Lithium abundances of halo dwarfs based on excitation temperature I. Local thermodynamic equilibrium

Context. The discovery of the Spite plateau in the abundances of Li-7 for metal-poor stars led to the determination of an observationally deduced primordial lithium abundance. However, after the success of the Wilkinson Microwave Anisotropy Probe (WMAP) in determining the baryon density, Omega(B)h(2), there was a discrepancy between observationally determined and theoretically determined abundances in the case of Li-7. One of the most important uncertain factors in the calculation of the stellar Li-7 abundance is the effective temperature, T-eff. Aims. We use sixteen metal-poor halo dwarfs to calculate new T-eff values using the excitation energy method. With this temperature scale we then calculate new Li abundances for this group of stars in an attempt to resolve the Li-7 discrepancy. Methods. Using high signal-to-noise (S/N approximate to 100) spectra of 16 metal-poor halo dwarfs, obtained with the UCLES spectrograph on the AAT, measurements of equivalent widths from a set of unblended Fe I lines are made. These equivalent widths are then used to calculate new T-eff values with the use of the single line radiative transfer program WIDTH6, where we have constrained the gravity using either theoretical isochrones or the Hipparcos parallax, rather than the ionization balance. The lithium abundances of the stars are calculated with these temperatures. Results.

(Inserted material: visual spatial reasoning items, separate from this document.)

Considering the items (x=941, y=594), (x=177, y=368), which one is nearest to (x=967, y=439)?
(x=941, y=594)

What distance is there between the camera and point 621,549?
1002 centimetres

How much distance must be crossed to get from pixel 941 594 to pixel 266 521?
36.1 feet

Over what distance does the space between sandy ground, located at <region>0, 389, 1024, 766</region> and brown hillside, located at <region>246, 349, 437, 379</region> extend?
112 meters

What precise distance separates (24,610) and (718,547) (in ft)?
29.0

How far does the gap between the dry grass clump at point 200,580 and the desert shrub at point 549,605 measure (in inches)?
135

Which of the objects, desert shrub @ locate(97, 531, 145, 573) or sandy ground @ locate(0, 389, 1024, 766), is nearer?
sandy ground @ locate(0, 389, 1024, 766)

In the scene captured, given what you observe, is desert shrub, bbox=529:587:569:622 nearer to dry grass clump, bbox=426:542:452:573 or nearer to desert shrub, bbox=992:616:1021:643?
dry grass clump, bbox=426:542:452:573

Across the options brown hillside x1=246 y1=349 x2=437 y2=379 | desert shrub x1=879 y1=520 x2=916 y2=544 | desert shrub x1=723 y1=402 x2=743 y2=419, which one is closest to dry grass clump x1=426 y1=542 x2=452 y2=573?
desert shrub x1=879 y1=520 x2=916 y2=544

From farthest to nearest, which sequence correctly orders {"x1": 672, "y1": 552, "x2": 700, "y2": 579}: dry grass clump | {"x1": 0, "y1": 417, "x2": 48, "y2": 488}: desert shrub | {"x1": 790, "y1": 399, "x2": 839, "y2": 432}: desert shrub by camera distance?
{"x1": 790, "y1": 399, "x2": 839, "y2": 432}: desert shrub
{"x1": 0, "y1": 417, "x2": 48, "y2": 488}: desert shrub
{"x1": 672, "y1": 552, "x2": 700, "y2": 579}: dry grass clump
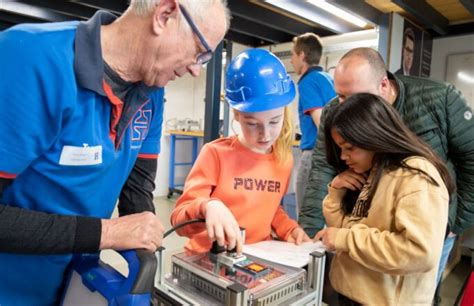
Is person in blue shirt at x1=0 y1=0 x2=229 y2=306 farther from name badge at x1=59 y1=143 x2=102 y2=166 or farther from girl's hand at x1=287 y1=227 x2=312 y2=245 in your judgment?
girl's hand at x1=287 y1=227 x2=312 y2=245

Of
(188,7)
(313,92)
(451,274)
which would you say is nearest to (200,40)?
(188,7)

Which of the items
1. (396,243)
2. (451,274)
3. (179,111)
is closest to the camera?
(396,243)

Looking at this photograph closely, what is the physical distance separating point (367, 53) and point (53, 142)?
43.7 inches

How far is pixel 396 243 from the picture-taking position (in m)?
0.79

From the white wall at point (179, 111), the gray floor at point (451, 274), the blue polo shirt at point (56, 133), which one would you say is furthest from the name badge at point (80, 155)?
the white wall at point (179, 111)

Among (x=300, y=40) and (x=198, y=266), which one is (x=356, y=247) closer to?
(x=198, y=266)

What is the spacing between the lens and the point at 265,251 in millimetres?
872

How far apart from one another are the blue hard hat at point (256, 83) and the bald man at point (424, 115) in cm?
31

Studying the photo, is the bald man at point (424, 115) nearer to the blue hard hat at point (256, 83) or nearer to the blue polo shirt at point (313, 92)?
the blue hard hat at point (256, 83)

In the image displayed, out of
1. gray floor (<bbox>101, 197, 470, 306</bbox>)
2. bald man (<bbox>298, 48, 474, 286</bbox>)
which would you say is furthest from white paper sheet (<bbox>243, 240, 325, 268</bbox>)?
gray floor (<bbox>101, 197, 470, 306</bbox>)

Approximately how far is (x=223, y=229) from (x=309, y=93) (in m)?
1.76

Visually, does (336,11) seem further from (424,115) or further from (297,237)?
(297,237)

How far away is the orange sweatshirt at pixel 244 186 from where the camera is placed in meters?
1.14

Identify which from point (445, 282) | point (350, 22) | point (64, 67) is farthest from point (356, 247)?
point (350, 22)
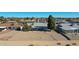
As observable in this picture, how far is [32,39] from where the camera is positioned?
2857mm

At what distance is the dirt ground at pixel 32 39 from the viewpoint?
2852 mm

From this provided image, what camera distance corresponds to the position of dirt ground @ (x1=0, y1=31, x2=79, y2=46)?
9.36 feet

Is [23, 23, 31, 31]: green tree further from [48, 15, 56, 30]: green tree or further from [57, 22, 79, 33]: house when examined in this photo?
[57, 22, 79, 33]: house

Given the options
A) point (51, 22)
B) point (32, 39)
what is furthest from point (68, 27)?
point (32, 39)

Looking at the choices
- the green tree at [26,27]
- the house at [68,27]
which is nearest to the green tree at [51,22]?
the house at [68,27]

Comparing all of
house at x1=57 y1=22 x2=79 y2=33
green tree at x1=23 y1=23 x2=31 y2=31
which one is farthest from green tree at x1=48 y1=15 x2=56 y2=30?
green tree at x1=23 y1=23 x2=31 y2=31

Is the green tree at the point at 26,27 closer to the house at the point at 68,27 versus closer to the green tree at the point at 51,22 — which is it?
the green tree at the point at 51,22

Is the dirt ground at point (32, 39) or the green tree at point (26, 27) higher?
the green tree at point (26, 27)

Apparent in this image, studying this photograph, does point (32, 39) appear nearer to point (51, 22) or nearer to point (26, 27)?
point (26, 27)

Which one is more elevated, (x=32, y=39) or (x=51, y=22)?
(x=51, y=22)

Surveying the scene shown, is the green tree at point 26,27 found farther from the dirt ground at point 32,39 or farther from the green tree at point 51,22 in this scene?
the green tree at point 51,22
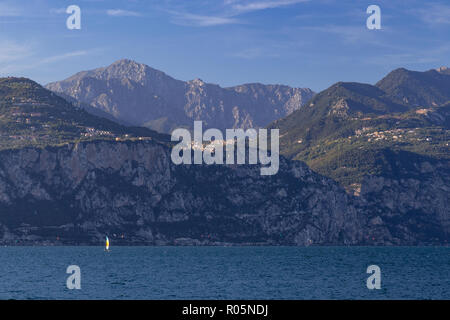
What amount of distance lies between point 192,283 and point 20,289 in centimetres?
3289

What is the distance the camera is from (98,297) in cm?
11138
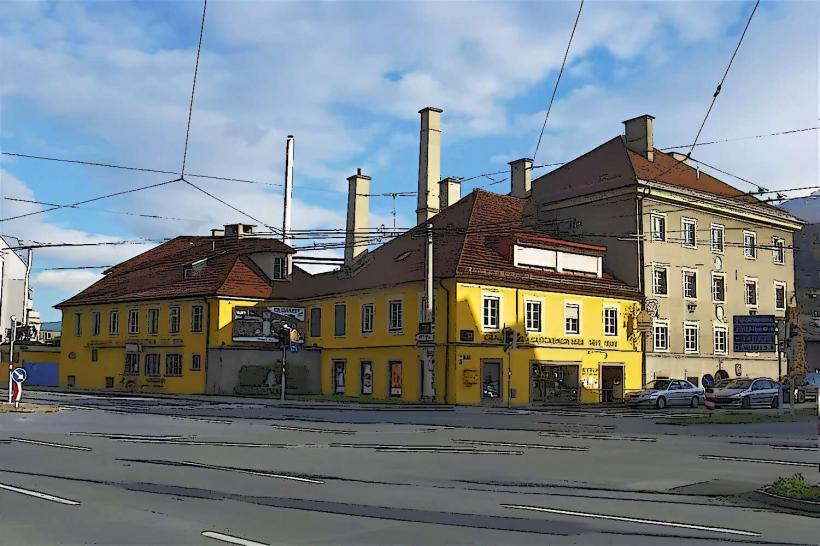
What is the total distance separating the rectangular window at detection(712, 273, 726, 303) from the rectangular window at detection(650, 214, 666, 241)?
508 cm

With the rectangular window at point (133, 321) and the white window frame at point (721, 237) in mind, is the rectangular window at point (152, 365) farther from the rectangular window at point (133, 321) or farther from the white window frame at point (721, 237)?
the white window frame at point (721, 237)

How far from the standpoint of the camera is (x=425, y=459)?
16.5 m

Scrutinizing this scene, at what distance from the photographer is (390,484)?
12.8 metres

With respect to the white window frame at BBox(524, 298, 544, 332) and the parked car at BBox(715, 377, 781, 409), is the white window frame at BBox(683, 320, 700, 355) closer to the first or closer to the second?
the parked car at BBox(715, 377, 781, 409)

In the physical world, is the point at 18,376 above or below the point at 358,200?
below

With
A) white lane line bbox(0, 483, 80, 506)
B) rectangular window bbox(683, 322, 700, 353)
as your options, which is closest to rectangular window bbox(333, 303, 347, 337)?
rectangular window bbox(683, 322, 700, 353)

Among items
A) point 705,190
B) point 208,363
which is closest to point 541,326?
point 705,190

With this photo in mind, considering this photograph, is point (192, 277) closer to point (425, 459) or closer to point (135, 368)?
point (135, 368)

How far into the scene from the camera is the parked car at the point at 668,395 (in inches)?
1558

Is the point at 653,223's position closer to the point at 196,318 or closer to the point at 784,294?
the point at 784,294

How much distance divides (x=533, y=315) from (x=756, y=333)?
41.3 feet

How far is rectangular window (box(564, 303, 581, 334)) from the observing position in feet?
146

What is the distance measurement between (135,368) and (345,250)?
15055 mm

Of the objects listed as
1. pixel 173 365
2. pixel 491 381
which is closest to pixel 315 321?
pixel 173 365
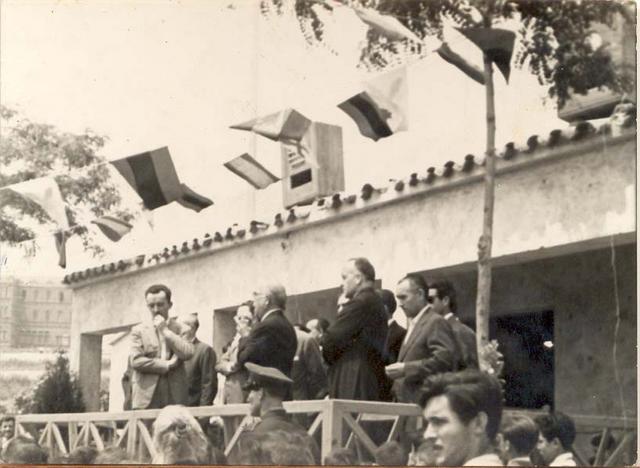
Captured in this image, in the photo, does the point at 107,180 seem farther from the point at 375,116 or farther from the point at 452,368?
the point at 452,368

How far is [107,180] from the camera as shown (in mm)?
6695

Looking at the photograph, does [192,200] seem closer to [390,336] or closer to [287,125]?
[287,125]

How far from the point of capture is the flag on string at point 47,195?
669cm

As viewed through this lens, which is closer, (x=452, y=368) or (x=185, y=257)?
(x=452, y=368)

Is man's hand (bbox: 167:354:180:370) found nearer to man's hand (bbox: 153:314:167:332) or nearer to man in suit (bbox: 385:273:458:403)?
man's hand (bbox: 153:314:167:332)

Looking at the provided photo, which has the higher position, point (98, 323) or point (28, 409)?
point (98, 323)

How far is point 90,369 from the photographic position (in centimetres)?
662

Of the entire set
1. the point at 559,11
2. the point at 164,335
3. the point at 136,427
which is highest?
the point at 559,11

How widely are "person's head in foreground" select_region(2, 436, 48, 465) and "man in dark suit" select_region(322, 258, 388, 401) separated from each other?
1.57 m

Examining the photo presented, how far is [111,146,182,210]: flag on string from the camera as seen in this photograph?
21.8ft

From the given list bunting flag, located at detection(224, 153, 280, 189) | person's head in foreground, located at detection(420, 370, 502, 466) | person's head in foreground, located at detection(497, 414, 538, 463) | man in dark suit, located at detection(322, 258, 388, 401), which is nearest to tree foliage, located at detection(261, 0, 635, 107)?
bunting flag, located at detection(224, 153, 280, 189)

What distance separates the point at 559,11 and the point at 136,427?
10.4 feet

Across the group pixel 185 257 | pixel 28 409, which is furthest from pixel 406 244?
pixel 28 409

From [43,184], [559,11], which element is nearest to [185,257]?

The physical parameters are derived for the 16 programme stars, and two standards. These include T-eff, log g, [Fe/H], microturbulence and Li-7 abundances. A comparison between the temperature scale of this work and those adopted by others has been undertaken. We find good consistency with the temperatures derived from the Ha line by Asplund et al. (2006, ApJ, 644, 229), but not with the hotter scale of Melendez & Ramirez (2004, ApJ, 615, L33). We also present results of the investigation into whether any trends between Li-7 and metallicity or temperature are present in these metal-poor stars.